As he approached Damascus, a bright light from heaven flashed around him. It was as if the world was ripped open and Heaven shone through. Paul was blinded and fell to the ground. As he landed he heard a voice like thunder issuing from the clouds: “Saul, Saul, why are you persecuting me?”

“Who are you Lord?”

“I am Jesus, whom you are persecuting but rise and enter the city, and you will be told what you are to do.”

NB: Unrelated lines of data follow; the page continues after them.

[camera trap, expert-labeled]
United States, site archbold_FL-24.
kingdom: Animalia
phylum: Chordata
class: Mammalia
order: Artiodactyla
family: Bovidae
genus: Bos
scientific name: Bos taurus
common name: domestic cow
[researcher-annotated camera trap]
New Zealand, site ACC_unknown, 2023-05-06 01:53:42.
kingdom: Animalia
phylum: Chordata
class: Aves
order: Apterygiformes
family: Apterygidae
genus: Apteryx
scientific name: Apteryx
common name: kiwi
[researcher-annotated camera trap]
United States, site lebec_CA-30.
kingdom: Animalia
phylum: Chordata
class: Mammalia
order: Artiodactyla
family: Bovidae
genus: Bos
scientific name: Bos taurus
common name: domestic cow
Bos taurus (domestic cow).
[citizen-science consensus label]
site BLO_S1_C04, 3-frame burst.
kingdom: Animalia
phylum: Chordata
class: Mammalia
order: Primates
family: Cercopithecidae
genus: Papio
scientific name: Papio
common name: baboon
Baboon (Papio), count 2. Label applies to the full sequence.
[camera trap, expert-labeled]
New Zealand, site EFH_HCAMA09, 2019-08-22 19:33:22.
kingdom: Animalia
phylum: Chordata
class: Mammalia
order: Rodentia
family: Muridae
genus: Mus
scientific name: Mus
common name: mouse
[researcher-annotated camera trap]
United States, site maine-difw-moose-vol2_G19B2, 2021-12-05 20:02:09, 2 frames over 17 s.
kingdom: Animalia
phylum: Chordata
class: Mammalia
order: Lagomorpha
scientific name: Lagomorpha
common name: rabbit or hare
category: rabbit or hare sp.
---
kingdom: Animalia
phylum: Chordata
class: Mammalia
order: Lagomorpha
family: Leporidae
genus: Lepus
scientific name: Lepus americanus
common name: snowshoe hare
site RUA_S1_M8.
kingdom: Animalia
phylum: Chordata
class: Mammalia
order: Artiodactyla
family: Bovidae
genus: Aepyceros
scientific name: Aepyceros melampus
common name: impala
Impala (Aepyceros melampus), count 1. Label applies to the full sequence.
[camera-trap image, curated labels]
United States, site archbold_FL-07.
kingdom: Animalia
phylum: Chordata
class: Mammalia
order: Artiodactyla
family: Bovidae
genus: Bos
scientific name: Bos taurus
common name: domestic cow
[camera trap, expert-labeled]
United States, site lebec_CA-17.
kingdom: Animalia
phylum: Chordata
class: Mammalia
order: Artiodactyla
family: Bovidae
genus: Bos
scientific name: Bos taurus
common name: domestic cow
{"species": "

Paul’s eyes were seared shut by the encounter, but with his outward vision impaired, his inner vision could begin to emerge from the slumber that he had forced on it ever since he heard Jesus talking in the Temple. Jesus?! You mean that guy from back in Jerusalem? Was he really the Messiah and I missed it? If he did this to me, then what he said back then must have been the truth—he truly is greater than David since I just witnessed him in heaven. Maybe I have gotten this thing all wrong. Can I truly have been that blind?

Beloved, what Paul and the rest of the crowd confronting Jesus lacked that day was the spiritual eyes to see the truth. Jesus was the son of David in the flesh—Matthew makes this very clear in his genealogy at the beginning of his Gospel. But he was also the Lord of David as God. All the various groups failed to recognize that which is why they had no retort when Jesus asks them the question: “If David then calls the Christ Lord, how is he his son?”

They saw a man. Paul saw a man—a man who spoke blasphemy—unless it wasn’t. That day Paul’s eyes were darkened to the point that he was willing to kill to suppress this uprising heresy. It was not until Paul encountered Jesus in his full divinity that he became aware of just how blind he had been. Then he goes to Ananias who lays his hand on him and fills Paul with the Holy Spirit and those old, dead eyes fell from his face revealing the atrophied, inner spiritual eyes beneath and finally allowing them to see the full light of day.

With his vision restored, Paul goes on to do great things in the name of the Lord. The passion he had for suppressing an ungodly uprising in his beloved religion, was now given true vision and enlighten to see the uprising as a true act of God, and empowered by the Holy Spirit, that passion caused him to spread the gospel throughout the entire world.

God grant that we too can have our eyes as wide open.